##### SOURCE EXTRACT

I suppose the Wikipedia list is not exhaustive. Moreover, some of the names are actually ambiguous: for instance, there are 5 biblical characters named Abihail, three of them male and two of them female. I also had to remove some names that gave a lot of false positives (e.g. Lo, Me, and Noah – the daughter of Zelophehad, being confused with the more well-known Noah who was a man). That being said, this example is certainly an outlier, and I think the graph is mostly reliable.

In order to make a better comparison, it would be necessary to manually prepare a list of names, divided by gender. Given that many different lists of characters are available on the internet, it probably wouldn't be as tedious a task as it might seem, and perhaps I will get back to this topic at some point if I have more time.

Sentiment analysis

This is not exactly a kind of a task that sentiment analysis was invented for, nevertheless, I thought it might be interesting to run some simple SA on the Bible and see what we can get.

##########

§ **ACTIONS TO TAKE**
**a)** Transcribe the excerpt on Bible text analysis from "In order to" up to and including "have more time.".
**b)** Answer these questions using the excerpt on Bible text analysis:
(i) How many biblical characters are named Abihail?
(ii) For a better comparison, what kind of list would have to be prepared manually?
(iii) What kind of analysis did the writer decide to run on the Bible?
The lines that come after this point are separate material and are not part of the excerpt on Bible text analysis.

##### SUPPLIED INFORMATION

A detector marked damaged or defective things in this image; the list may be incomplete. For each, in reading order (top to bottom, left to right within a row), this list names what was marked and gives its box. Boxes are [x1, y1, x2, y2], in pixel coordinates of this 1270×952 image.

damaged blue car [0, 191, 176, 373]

##########

§ **FULL ANSWERS**
**a)**
In order to make a better comparison, it would be necessary to manually prepare a list of names, divided by gender. Given that many different lists of characters are available on the internet, it probably wouldn't be as tedious a task as it might seem, and perhaps I will get back to this topic at some point if I have more time.

**b)**
(i) Five.
(ii) A list of names divided by gender.
(iii) Simple sentiment analysis.